» **YOUR ASSIGNMENT**
Word for word, write out all of the entries that follow.

** SUPPLIED ENTRIES follows **

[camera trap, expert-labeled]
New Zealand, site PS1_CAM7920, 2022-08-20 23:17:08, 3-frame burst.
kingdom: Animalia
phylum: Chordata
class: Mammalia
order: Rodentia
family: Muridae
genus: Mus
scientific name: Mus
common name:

** End of SUPPLIED ENTRIES **

» **YOUR SOLUTION**
[camera trap, expert-labeled]
New Zealand, site PS1_CAM7920, 2022-08-20 23:17:08, 3-frame burst.
kingdom: Animalia
phylum: Chordata
class: Mammalia
order: Rodentia
family: Muridae
genus: Mus
scientific name: Mus
common name:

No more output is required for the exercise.